Kino

Hollywood verabschiedet sich - vorerst

Fast drei Monate lang genossen sie die Vorzüge der Stadt. Jeder auf seine Weise. Für die Dreharbeiten zu Tom Tykwers Mammutprojekt "Der Wolkenatlas" im Filmstudio Babelsberg weilten gleich vier Hollywood-Größen in Berlin.

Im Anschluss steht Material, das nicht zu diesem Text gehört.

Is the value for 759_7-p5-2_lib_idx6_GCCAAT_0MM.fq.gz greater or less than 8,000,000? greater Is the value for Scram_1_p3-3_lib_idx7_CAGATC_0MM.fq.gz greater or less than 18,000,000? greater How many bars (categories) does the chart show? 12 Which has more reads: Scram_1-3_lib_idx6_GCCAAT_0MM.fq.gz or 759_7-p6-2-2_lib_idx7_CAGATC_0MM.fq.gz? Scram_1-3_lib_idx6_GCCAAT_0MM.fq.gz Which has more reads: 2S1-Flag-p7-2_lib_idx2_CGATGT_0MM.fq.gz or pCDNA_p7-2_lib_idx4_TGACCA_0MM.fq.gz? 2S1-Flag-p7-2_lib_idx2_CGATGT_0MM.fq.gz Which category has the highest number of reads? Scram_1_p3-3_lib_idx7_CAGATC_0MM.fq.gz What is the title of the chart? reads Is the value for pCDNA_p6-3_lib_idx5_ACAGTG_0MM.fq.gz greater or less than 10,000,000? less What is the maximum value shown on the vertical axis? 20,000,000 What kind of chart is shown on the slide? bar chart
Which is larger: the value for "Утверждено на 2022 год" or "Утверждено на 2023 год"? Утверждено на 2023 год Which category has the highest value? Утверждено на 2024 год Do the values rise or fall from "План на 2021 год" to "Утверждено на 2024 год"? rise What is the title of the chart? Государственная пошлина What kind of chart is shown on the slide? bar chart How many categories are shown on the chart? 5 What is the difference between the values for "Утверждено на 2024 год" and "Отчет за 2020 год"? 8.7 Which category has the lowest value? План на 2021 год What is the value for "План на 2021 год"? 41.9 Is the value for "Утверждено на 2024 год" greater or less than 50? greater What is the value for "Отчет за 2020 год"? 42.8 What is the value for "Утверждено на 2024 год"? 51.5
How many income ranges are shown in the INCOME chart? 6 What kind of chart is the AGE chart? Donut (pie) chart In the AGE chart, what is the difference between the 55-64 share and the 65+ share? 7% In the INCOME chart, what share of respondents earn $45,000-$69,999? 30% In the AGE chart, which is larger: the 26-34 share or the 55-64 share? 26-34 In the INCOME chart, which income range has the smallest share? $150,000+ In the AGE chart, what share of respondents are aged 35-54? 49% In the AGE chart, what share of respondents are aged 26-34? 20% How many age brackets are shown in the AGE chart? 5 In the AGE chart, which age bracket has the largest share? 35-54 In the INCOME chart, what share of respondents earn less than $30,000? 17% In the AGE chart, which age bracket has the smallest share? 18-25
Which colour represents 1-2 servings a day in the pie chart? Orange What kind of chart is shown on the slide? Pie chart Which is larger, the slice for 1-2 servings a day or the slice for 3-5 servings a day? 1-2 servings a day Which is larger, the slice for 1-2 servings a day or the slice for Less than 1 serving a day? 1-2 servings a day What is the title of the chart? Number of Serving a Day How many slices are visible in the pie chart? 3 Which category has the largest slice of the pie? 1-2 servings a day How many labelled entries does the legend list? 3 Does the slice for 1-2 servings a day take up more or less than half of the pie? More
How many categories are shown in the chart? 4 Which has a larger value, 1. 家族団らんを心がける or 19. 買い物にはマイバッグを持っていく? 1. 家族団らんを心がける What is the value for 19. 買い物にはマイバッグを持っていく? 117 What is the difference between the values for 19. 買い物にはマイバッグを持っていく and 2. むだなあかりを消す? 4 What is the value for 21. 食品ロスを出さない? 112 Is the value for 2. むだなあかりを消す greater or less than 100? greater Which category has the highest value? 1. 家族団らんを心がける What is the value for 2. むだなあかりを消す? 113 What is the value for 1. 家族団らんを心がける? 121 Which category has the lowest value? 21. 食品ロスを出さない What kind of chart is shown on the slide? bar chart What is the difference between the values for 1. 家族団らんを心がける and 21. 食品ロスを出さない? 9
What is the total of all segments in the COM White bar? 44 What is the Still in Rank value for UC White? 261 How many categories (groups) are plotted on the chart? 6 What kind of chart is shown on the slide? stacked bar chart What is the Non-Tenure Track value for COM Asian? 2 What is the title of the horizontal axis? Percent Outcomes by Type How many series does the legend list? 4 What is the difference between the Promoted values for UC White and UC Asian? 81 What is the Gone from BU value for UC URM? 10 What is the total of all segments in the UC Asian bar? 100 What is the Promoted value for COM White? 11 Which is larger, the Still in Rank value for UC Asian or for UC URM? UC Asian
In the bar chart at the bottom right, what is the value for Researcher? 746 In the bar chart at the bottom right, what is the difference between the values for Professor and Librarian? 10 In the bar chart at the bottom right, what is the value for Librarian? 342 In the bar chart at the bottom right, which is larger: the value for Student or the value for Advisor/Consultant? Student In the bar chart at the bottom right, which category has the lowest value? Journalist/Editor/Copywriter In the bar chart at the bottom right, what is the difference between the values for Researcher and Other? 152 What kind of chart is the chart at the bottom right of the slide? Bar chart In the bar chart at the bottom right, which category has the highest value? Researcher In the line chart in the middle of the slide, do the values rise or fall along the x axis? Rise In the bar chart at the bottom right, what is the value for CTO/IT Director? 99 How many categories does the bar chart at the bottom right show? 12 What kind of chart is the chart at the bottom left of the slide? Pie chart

Neben Oscar-Preisträger Tom Hanks standen Susan Sarandon, Halle Berry und Hugh Grant vor der Kamera. Pünktlich zu den Feiertagen können sie sich nun wieder auf den Heimweg machen. So teilte die zuständige Agentur mit, dass die Setarbeiten für den mit Produktionskosten von rund 100 Millionen Euro teuersten deutschen Kinofilm beendet seien. Nicht nur die Produzenten äußerten sich zufrieden mit dem Geleisteten, auch den Hauptdarstellern scheint es gefallen zu haben. Mehrfach wurden sie in der Stadt gesichtet, ganz unterschiedlich gestalteten die Stars dabei ihre drehfreie Zeit. Tom Hanks etwa bekam Besuch von Sohn Colin und dessen Tochter Olivia Jane, bummelte mit ihnen über den Weihnachtsmarkt am Potsdamer Platz oder sah sich eine Ausstellung im Stasi-Museum an. Halle Berry schlief ebenfalls nicht allein im "Hotel Concorde" - ihre Tochter Nahla war bei ihr. In weiblicher Begleitung wurde auch Hugh Grant im "Borchardt" häufiger gesehen, allerdings wechselte diese.

Wirklich lange muss die Hauptstadt allerdings nicht auf Hollywood-Glamour verzichten. Zur Berlinale im Februar werden zahlreiche Stars erwartet.